>> START

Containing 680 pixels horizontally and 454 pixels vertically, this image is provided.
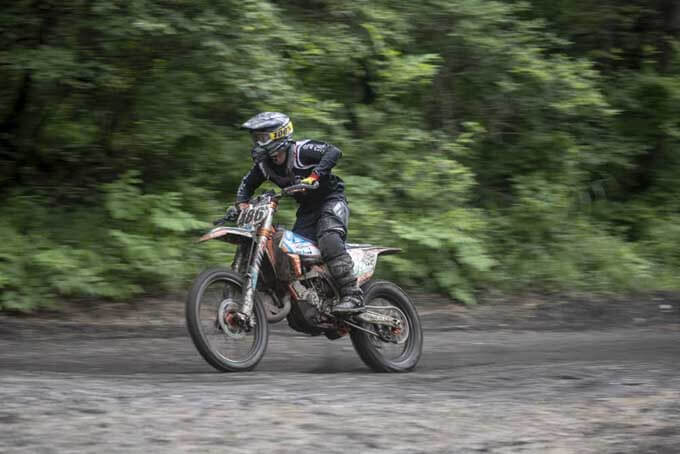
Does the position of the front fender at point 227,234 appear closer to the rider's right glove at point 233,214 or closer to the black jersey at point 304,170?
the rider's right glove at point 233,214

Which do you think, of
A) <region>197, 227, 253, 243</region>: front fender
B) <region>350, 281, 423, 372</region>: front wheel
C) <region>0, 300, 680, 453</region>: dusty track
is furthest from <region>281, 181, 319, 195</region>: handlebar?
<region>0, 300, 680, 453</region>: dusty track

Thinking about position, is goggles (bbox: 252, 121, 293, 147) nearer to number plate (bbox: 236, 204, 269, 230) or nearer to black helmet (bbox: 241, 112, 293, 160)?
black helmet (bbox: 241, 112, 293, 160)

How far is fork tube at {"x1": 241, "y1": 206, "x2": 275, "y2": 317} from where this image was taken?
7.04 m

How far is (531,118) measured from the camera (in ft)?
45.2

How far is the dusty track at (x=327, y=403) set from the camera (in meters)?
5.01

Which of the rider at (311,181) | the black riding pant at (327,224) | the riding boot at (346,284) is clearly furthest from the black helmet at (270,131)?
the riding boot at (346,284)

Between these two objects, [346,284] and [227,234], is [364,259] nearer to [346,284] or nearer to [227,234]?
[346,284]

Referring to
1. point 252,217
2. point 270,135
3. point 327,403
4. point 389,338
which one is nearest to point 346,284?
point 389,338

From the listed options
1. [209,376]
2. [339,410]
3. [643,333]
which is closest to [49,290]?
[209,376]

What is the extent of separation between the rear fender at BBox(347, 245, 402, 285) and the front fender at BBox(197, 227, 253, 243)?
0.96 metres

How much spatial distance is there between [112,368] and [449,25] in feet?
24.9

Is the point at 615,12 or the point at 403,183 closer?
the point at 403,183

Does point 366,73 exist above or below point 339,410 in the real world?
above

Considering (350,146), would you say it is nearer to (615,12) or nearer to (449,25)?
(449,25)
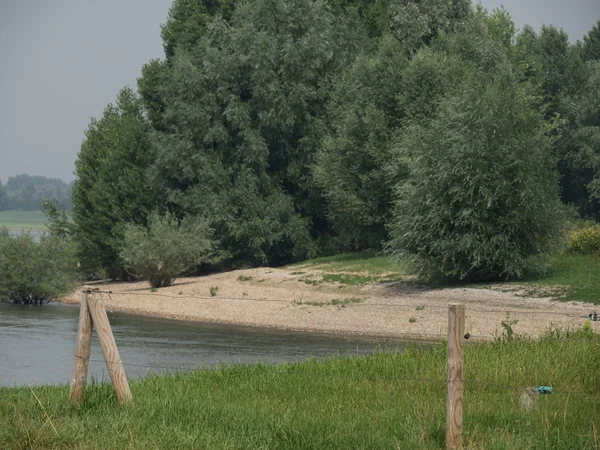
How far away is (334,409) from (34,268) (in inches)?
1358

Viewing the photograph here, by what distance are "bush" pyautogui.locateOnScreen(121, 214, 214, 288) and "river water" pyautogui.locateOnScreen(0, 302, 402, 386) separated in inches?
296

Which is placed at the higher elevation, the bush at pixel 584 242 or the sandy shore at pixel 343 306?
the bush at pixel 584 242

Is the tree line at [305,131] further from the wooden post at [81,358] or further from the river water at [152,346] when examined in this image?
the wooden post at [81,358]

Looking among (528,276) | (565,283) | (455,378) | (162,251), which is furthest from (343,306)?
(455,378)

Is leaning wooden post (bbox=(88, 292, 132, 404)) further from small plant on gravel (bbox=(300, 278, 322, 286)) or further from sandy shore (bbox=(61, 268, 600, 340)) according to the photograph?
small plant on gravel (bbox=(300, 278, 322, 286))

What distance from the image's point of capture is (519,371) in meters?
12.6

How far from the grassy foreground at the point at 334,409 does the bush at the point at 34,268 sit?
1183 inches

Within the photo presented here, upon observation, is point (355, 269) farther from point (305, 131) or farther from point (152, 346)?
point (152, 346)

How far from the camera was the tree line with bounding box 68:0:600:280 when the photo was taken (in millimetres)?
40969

>> END
>> START

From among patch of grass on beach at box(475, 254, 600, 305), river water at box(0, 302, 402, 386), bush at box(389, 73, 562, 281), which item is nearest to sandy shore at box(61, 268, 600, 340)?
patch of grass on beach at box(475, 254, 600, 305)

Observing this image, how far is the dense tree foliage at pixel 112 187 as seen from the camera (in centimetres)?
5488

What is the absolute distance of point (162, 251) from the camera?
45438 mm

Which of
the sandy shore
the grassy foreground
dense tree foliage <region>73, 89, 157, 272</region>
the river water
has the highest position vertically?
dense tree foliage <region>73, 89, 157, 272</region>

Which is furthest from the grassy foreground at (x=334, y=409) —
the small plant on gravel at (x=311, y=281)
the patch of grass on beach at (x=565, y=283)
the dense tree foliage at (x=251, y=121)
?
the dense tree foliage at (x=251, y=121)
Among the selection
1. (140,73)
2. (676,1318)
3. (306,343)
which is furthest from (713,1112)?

>> END
>> START

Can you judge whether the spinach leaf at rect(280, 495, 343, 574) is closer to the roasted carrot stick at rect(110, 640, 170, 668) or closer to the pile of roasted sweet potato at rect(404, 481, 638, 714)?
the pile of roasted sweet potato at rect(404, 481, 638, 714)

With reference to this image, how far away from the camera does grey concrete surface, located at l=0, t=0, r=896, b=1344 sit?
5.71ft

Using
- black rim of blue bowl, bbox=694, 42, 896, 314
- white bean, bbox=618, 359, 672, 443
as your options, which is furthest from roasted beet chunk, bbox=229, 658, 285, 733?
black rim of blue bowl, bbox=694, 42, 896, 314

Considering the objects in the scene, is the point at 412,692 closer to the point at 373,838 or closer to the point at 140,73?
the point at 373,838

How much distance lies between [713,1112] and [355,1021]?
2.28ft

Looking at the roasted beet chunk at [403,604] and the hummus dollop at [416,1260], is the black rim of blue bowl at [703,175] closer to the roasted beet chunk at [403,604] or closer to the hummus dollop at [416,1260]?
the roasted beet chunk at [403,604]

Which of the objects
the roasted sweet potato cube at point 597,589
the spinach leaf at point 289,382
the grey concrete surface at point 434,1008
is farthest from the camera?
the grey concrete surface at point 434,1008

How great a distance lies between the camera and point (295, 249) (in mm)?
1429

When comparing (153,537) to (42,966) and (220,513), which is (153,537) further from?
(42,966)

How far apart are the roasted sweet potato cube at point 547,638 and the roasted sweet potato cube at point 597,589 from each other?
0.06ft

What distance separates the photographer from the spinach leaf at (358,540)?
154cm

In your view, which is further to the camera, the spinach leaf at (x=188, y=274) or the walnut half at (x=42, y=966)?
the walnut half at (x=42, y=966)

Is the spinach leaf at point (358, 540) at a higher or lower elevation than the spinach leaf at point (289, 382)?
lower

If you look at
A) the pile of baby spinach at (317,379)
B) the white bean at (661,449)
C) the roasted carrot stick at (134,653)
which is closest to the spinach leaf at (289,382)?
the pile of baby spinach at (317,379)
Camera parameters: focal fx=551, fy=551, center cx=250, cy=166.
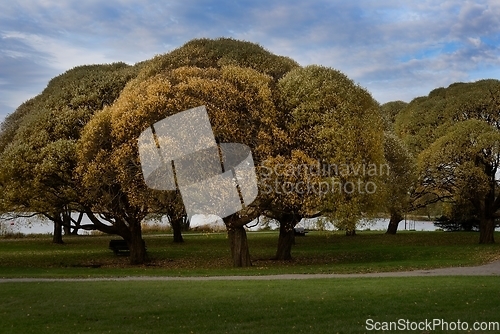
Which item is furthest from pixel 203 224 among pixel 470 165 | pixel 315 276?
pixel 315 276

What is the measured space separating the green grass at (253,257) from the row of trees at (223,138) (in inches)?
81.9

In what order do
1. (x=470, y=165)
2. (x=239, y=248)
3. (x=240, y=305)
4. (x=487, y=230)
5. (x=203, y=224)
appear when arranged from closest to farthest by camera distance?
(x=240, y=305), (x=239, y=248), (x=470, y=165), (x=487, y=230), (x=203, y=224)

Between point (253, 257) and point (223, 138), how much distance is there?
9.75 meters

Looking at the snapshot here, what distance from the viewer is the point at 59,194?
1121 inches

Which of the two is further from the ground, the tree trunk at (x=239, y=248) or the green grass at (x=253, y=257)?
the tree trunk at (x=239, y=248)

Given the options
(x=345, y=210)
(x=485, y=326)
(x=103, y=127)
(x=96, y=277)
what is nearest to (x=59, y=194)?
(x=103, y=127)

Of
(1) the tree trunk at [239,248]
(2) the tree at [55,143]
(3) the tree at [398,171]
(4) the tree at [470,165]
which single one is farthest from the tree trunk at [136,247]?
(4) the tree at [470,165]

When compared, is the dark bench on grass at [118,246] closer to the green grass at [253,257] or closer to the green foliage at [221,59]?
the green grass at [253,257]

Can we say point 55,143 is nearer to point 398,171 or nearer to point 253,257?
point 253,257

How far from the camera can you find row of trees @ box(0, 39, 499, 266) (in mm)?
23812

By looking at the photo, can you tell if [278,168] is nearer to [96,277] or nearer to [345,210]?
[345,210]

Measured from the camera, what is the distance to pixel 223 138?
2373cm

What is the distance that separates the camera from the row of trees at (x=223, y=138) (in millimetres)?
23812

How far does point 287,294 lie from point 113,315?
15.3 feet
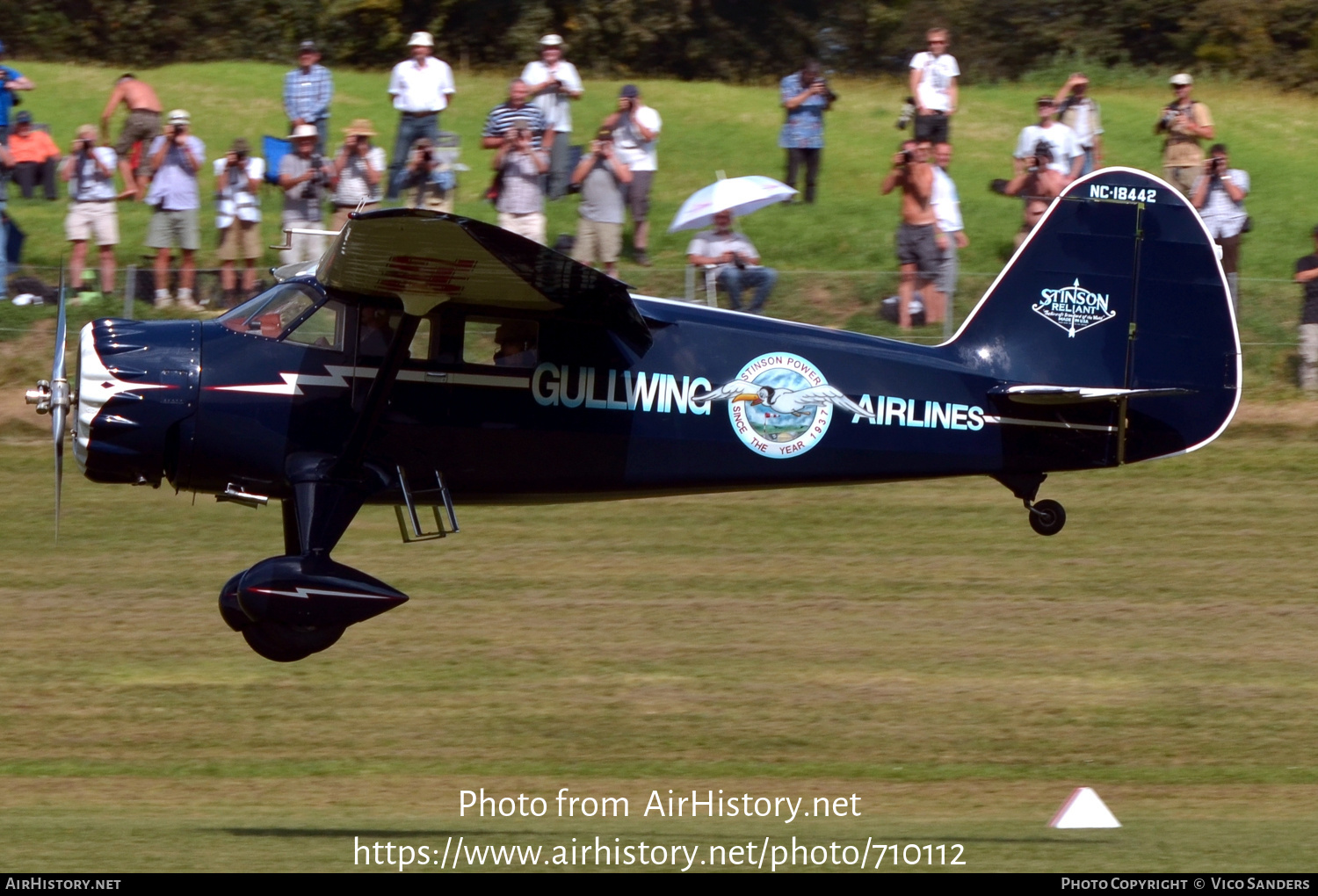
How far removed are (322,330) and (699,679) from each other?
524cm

>> END

=== Stated problem ===
Starting at the line of the listing that contains "Is the tree" and ending at the line that contains "1183 inches", echo those lines word for word, including both of those lines.

=== Result of the exercise ===
Is the tree line at [305,131] further from the wooden post at [81,358] or further from the river water at [152,346] when examined in this image?
the wooden post at [81,358]

Looking among (528,276) | (565,283) | (455,378) | (162,251), which is furthest from (343,306)?
(455,378)

Is leaning wooden post (bbox=(88, 292, 132, 404)) further from small plant on gravel (bbox=(300, 278, 322, 286)) or further from sandy shore (bbox=(61, 268, 600, 340)) according to the photograph?
small plant on gravel (bbox=(300, 278, 322, 286))

What distance from the image's point of capture is (519,371) in meters?
12.6

How far from the grassy foreground at the point at 334,409 does the bush at the point at 34,268 sit?
1183 inches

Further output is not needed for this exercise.